GDO’lu besinlerin kullanımı sonrasında oluşabileceği düşünülen potansiyel risklerin başında

dışarıdan eklenmiş yahut değiştirilmiş genlerden elde edilen gen eserlerinin oluşturabileceği

alerjik tepkiler gelmekte. Bir başka risk, bilhassa GDO teknolojisinde kullanılan

antibiyotik genlerinin eserin tüketimi sonrası bireyin sindirim sisteminde yer alan bakteriler

tarafından alınarak ziyanlı bakterilerin antibiyotiklere direnç kazanmaları. Ayrıyeten GDOlu

besinlerde istenilen gen eserinin arttırılması birtakım durumlarda istenmeyen ve besin değeri

olmayan oluşumların da birikmesine sebep olabilmekte. Kimi çalışmalar bilhassa doğada

bozulabilir olan tüketim öncesi yıkanarak uzaklaştırılabilen birtakım ziraî ilaçların gen

teknolojisi ile bitki içerisine sokulması ile genetik olarak üretilmesi nedeniyle yıkama ile

uzaklaştırılamadığını, bu nedenle yüksek ölçülerde tüketilmelerinin sıhhat sorunları

yapabileceğini de vurgulamaktalar. Çalışmalarda belirtilen risk oranları düşük olsa da henüz

GDOlu besin üreticilerinden yahut bölümden bu risklerin var olmadığını yahut önemsiz

olduğunu belirten, belgeleyen kayda kıymet bir demeç yahut çalışma mevcut değil.

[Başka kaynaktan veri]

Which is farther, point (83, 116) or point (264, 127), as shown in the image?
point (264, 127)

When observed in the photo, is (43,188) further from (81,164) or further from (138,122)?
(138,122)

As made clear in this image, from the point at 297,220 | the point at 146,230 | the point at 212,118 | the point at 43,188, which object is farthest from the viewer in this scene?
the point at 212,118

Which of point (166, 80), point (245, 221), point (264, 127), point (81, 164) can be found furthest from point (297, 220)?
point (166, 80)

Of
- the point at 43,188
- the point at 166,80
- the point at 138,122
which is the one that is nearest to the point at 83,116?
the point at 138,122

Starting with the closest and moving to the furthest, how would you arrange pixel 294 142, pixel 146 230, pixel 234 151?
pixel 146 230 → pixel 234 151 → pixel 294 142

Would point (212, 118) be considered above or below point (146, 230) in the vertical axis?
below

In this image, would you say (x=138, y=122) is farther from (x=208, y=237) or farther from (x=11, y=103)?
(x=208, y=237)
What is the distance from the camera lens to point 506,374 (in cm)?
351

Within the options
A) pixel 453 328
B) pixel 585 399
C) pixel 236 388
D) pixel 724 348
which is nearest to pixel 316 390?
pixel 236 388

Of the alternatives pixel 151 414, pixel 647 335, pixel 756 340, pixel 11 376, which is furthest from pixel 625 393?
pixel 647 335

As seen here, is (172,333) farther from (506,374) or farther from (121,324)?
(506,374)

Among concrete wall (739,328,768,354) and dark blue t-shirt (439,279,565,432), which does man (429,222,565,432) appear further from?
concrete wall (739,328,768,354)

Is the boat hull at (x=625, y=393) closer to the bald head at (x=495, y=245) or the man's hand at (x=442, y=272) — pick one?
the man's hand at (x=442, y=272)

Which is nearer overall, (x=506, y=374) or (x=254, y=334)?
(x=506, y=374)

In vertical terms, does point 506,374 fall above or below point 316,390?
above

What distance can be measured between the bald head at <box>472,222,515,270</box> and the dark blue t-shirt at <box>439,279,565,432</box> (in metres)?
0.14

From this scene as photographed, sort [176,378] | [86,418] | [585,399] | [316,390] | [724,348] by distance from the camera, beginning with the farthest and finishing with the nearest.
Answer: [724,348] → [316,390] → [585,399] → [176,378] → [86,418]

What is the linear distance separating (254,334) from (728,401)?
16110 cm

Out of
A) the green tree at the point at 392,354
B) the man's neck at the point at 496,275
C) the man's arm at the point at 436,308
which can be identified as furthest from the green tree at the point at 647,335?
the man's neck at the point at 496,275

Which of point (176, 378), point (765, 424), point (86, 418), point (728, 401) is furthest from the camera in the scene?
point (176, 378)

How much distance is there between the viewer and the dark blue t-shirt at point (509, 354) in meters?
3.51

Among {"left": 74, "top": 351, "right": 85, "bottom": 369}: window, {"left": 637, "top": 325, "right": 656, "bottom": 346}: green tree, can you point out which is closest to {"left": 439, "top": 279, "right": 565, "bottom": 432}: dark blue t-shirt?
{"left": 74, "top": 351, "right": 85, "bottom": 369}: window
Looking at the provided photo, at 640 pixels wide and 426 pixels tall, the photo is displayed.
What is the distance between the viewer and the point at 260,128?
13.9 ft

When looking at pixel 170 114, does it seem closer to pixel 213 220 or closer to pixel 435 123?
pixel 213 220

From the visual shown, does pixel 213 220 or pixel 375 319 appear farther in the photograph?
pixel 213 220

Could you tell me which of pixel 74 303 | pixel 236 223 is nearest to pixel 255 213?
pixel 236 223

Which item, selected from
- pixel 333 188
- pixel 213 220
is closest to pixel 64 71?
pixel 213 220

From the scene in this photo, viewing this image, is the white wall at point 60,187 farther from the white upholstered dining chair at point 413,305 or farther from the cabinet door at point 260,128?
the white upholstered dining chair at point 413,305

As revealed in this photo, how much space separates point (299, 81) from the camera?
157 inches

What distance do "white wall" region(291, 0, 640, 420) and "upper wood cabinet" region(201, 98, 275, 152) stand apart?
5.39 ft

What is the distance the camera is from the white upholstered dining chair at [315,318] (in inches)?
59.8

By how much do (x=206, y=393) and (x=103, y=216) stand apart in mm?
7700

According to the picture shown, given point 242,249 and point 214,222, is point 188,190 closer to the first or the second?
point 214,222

GDO ve kısırlık: Bir irtibat var mı?

İnsan sıhhati bakımından GDO kullanımı sonrası etkilenebileceği belirtilen bir öbür sistem

üreme sitemi. Geçmiş yıllarda yapılan çalışmalar GDOlu soya ile beslenen sığırlarda üreme

problemlerinin oluşabildiğini belirtiyorlar. Bilhassa 2008 yılında Avusturya Hükümetinin

desteklediği bir çalışmada GDOlu eserler ile beslenen farelerin denetim kümesinde bulunan ve

GDO içermeyen besinler verilen farelere kıyasla üreme kapasitelerinin ve hayat sürelerinin

anlamlı olarak azaldığı belirtilmekte. Beşerde şimdi GDOlu eserlerin kısırlık üzerinde negatif

etkisinin gözlendiği bir çalışma bildirilmemiş olmakla birlikte mümkün tesirleri üzerine genel

sağlık bilgileri kullanılarak yorum yapmak mümkün.

Üreme sistemimiz ve organlarımız iç ve dış ortamlardan gelecek tesirlere karşı çok

hassaslardır. Bunun en hoş örnekleri kanser tedavisi sırasında kullanılan kemoterapi ve

radyoterapi casuslarının kullanımı, yüksek ölçülerde alkol ve sigara kullanımı sonrasında

üreme hücrelerinde gözlenen bozulma ve kayıplardır. Dolayısı ile GDOlu besinler ile

normalden yüksek ölçülerde alınabilecek ve kanserojen yahut alerjen tesir gösterebilen dış

kaynaklı hususlar direkt üreme işlevlerini etkileyebilirler. Her ne kadar kısırlık

belirli oranda anne ve babamızdan aldığımız genetik mirasımız ile ilgili olsa da, sağlıklı

üreme işlevine sahip olmanın sağlıklı beslenme ile direkt bağlı olduğu artık bilinen

bir gerçek.

Dolayısı ile gen teknolojisi günümüzde pek çok alanda yarar sağlıyor olsa da günlük

beslenmede kullandığımız eserlerin mümkün olduğu kadar doğal içerikli olmalarını seçmek

üreme sistemimiz açısından son derece değerli.